> JOB:
Reproduce the rows below, changing each occurrence of "chimney" to "smokestack" and keeping everything else identical.

(Spatial reasoning dataset excerpts)
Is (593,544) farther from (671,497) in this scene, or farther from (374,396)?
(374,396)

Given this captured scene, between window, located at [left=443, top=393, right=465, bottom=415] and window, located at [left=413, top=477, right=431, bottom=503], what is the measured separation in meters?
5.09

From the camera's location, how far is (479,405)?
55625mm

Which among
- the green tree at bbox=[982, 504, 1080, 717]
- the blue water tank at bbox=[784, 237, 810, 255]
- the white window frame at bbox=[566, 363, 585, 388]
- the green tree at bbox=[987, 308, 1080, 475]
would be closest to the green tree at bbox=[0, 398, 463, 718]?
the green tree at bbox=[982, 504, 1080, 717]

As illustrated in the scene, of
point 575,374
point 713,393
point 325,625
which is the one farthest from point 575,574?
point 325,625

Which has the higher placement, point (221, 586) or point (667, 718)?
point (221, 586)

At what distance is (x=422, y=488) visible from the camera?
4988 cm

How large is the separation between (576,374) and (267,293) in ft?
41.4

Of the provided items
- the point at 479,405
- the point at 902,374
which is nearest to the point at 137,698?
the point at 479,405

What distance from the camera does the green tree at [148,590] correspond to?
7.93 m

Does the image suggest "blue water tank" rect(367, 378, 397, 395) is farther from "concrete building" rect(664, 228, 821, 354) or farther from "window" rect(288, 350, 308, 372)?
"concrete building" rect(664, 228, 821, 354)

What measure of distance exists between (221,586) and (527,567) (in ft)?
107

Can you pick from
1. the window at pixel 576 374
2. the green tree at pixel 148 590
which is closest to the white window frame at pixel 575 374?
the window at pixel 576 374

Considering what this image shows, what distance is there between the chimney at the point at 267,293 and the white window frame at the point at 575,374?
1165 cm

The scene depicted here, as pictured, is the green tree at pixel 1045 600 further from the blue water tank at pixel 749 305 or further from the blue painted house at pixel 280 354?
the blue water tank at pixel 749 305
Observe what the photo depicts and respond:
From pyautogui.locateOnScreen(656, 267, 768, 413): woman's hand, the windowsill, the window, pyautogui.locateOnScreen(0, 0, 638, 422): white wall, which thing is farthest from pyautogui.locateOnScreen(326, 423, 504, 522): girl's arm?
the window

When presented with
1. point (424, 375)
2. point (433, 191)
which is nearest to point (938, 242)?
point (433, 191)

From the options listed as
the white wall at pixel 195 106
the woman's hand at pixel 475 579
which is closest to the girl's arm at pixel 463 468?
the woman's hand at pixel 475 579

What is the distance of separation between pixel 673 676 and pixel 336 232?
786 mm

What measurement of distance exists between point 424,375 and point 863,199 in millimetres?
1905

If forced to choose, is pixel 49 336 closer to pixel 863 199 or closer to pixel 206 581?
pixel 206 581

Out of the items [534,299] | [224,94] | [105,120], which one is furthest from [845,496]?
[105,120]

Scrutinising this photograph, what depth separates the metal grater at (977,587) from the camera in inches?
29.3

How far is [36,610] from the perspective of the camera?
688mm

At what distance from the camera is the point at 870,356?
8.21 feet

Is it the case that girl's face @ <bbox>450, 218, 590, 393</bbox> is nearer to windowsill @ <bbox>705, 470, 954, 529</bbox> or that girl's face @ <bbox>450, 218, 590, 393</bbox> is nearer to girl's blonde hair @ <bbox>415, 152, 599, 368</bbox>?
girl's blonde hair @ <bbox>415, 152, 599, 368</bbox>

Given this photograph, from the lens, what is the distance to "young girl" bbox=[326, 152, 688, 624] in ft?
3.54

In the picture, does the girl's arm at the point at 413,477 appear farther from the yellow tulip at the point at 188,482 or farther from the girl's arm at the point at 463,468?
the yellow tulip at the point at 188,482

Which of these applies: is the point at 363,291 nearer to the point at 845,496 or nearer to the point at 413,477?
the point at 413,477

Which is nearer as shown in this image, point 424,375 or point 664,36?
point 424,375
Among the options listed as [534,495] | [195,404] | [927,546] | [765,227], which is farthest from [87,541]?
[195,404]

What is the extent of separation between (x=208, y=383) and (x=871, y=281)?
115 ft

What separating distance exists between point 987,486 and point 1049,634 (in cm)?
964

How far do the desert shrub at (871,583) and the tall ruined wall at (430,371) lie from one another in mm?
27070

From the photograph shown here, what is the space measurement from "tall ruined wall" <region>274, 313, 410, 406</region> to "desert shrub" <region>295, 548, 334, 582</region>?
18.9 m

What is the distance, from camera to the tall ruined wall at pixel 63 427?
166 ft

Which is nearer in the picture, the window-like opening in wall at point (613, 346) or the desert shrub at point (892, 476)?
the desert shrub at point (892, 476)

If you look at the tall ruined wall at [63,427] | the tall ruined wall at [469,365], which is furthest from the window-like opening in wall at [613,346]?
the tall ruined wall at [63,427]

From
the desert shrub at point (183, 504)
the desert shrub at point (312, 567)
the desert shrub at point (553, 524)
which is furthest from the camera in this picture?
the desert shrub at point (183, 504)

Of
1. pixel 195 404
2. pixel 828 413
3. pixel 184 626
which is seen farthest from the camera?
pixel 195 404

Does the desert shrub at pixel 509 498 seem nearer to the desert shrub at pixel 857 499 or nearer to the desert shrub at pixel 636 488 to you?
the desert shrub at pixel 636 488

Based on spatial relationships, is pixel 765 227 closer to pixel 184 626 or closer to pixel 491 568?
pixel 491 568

> COMPLETE RESPONSE:
Is (593,544) farther from (671,497) in this scene, or farther from (374,396)?
(374,396)

Given this captured scene, between window, located at [left=443, top=393, right=465, bottom=415] and window, located at [left=413, top=477, right=431, bottom=503], what is the measured separation in meters?
5.09

From the camera's location, how far is (479,405)?
55625mm

Which among
- the green tree at bbox=[982, 504, 1080, 717]
- the blue water tank at bbox=[784, 237, 810, 255]
- the white window frame at bbox=[566, 363, 585, 388]
- the green tree at bbox=[987, 308, 1080, 475]
would be closest to the green tree at bbox=[0, 398, 463, 718]?
the green tree at bbox=[982, 504, 1080, 717]

As illustrated in the scene, of
point 575,374
point 713,393
point 325,625
which is the one farthest from point 575,574?
point 325,625

Which has the higher placement, point (221, 586) or point (667, 718)?
point (221, 586)

At what distance is (x=422, y=488) visible from the camera?
4988 cm

How large is the separation between (576,374) and (267,293) in ft?
41.4

Of the provided items
- the point at 479,405
- the point at 902,374
which is nearest to the point at 137,698?
the point at 479,405

What distance from the camera does the green tree at [148,590] correspond to?
7.93 m

Does the image suggest "blue water tank" rect(367, 378, 397, 395) is farther from "concrete building" rect(664, 228, 821, 354) or farther from "window" rect(288, 350, 308, 372)?
"concrete building" rect(664, 228, 821, 354)

What measure of distance exists between (221,586) and (527,567) (in ft)?
107

Can you pick from
1. the window at pixel 576 374
2. the green tree at pixel 148 590
which is closest to the white window frame at pixel 575 374?
the window at pixel 576 374

Considering what this image shows, what distance is there between the smokestack at the point at 267,293 and the white window frame at the point at 575,374?
1165 cm

The scene depicted here, as pictured, is the green tree at pixel 1045 600 further from the blue water tank at pixel 749 305 or further from the blue painted house at pixel 280 354?
the blue water tank at pixel 749 305
Observe what the photo depicts and respond:
From pyautogui.locateOnScreen(656, 267, 768, 413): woman's hand, the windowsill, the window, pyautogui.locateOnScreen(0, 0, 638, 422): white wall, which thing is farthest from pyautogui.locateOnScreen(326, 423, 504, 522): girl's arm?
the window

When presented with
1. point (424, 375)
2. point (433, 191)
which is nearest to point (938, 242)?
point (433, 191)

From the options listed as
the white wall at pixel 195 106
the woman's hand at pixel 475 579
which is closest to the girl's arm at pixel 463 468?
the woman's hand at pixel 475 579

What is the distance of separation between pixel 673 676 and pixel 336 232?
786 mm

What measurement of distance exists between point 424,375 and point 863,199 in millimetres?
1905

If forced to choose, is pixel 49 336 closer to pixel 863 199 or closer to pixel 206 581?
pixel 206 581

Out of the items [534,299] | [224,94] | [105,120], which one is furthest from [845,496]?
[105,120]

Scrutinising this photograph, what depth separates the metal grater at (977,587) from the camera in inches?
29.3

How far is [36,610] from the perspective of the camera?
688mm

At what distance from the camera is the point at 870,356?
8.21 feet

Is it the case that girl's face @ <bbox>450, 218, 590, 393</bbox> is nearer to windowsill @ <bbox>705, 470, 954, 529</bbox> or that girl's face @ <bbox>450, 218, 590, 393</bbox> is nearer to girl's blonde hair @ <bbox>415, 152, 599, 368</bbox>?
girl's blonde hair @ <bbox>415, 152, 599, 368</bbox>

Given this photograph, from the lens, what is the distance to "young girl" bbox=[326, 152, 688, 624] in ft?
3.54

In the picture, does the girl's arm at the point at 413,477 appear farther from the yellow tulip at the point at 188,482 or farther from the girl's arm at the point at 463,468?
the yellow tulip at the point at 188,482

Which of these applies: is the point at 363,291 nearer to the point at 845,496 or nearer to the point at 413,477?
the point at 413,477

Which is nearer as shown in this image, point 424,375 or point 664,36?
point 424,375
Among the options listed as [534,495] | [195,404] | [927,546] | [765,227], which is farthest from [87,541]?
[195,404]

What is the extent of separation between (x=208, y=383) and (x=871, y=281)?
115 ft

What separating distance exists between point 987,486 and point 1049,634 (in cm)?
964

How far do the desert shrub at (871,583) and the tall ruined wall at (430,371) lie from one another in mm?
27070

From the photograph shown here, what is the space measurement from "tall ruined wall" <region>274, 313, 410, 406</region> to "desert shrub" <region>295, 548, 334, 582</region>?
18.9 m

What is the distance, from camera to the tall ruined wall at pixel 63 427?
166 ft

Which is nearer in the picture, the window-like opening in wall at point (613, 346) or the desert shrub at point (892, 476)?
the desert shrub at point (892, 476)

If you look at the tall ruined wall at [63,427] | the tall ruined wall at [469,365], which is furthest from the window-like opening in wall at [613,346]?
the tall ruined wall at [63,427]

From
the desert shrub at point (183, 504)
the desert shrub at point (312, 567)
the desert shrub at point (553, 524)
which is furthest from the camera in this picture?
the desert shrub at point (183, 504)

Of
1. pixel 195 404
2. pixel 828 413
3. pixel 184 626
which is seen farthest from the camera?
pixel 195 404

Does the desert shrub at pixel 509 498 seem nearer to the desert shrub at pixel 857 499 or nearer to the desert shrub at pixel 636 488 to you?
the desert shrub at pixel 636 488

Based on spatial relationships, is pixel 765 227 closer to pixel 184 626 or closer to pixel 491 568?
pixel 491 568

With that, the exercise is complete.